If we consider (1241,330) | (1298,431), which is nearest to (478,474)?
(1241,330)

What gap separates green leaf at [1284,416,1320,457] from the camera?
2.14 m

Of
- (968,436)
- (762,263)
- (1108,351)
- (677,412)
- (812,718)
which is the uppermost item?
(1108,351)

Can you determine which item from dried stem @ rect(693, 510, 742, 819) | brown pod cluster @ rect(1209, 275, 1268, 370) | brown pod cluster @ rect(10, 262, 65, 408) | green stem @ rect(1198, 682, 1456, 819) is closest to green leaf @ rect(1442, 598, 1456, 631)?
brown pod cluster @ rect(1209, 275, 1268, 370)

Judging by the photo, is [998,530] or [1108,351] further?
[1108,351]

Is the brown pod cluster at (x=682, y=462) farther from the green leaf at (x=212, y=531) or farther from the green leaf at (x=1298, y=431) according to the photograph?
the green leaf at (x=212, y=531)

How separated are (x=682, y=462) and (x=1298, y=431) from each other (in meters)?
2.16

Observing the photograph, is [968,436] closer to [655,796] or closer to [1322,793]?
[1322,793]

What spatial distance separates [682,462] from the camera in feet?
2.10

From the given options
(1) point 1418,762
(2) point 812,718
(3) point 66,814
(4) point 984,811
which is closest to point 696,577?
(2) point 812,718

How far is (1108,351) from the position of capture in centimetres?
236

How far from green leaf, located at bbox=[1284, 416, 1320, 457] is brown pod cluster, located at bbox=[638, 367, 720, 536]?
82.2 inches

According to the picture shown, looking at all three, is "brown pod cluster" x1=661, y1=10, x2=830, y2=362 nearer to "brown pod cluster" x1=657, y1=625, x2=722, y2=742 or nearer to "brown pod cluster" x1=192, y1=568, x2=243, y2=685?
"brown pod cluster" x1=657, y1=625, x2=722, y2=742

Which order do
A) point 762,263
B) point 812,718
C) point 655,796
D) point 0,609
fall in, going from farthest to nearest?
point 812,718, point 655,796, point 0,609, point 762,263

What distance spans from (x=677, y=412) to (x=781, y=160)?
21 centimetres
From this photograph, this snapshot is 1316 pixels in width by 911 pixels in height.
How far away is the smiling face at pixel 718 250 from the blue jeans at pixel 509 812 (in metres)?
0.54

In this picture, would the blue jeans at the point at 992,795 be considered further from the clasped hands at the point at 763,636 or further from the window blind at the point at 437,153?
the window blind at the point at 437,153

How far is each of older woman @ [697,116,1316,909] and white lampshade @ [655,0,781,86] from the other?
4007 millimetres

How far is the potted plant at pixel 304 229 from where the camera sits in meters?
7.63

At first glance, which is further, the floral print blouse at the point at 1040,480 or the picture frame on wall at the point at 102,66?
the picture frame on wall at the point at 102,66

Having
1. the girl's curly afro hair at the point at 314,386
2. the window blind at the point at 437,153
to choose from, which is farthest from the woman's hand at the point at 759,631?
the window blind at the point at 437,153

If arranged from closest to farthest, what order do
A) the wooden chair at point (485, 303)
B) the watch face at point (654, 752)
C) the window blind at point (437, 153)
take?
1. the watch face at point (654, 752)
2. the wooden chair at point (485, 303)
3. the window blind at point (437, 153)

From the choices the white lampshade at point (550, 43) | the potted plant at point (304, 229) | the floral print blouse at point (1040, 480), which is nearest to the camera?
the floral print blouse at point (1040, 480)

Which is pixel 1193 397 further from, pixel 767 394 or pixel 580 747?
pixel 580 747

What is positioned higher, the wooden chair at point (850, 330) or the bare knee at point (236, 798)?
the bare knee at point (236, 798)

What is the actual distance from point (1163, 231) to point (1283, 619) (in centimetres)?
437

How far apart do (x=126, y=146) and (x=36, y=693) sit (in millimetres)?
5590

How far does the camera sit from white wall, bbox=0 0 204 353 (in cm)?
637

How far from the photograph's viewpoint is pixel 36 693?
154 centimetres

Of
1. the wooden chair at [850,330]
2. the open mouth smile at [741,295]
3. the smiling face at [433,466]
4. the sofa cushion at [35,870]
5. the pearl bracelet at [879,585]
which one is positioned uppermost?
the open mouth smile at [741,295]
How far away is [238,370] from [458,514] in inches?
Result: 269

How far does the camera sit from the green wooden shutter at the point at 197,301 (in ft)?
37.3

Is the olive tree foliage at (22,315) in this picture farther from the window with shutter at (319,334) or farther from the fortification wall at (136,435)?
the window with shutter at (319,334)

════════

Written request:
Render the rows, from the line containing "How far does the camera sit from the" up to and including the final line, as a Markdown table with the columns Number and Text. Number each line and skip blank lines.

Final result:
| Number | Text |
|---|---|
| 1 | How far does the camera sit from the green wooden shutter at the point at 197,301 (in ft)? |
| 2 | 37.3 |
| 3 | Is the olive tree foliage at (22,315) in this picture farther from the window with shutter at (319,334) or farther from the fortification wall at (136,435)? |
| 4 | the window with shutter at (319,334) |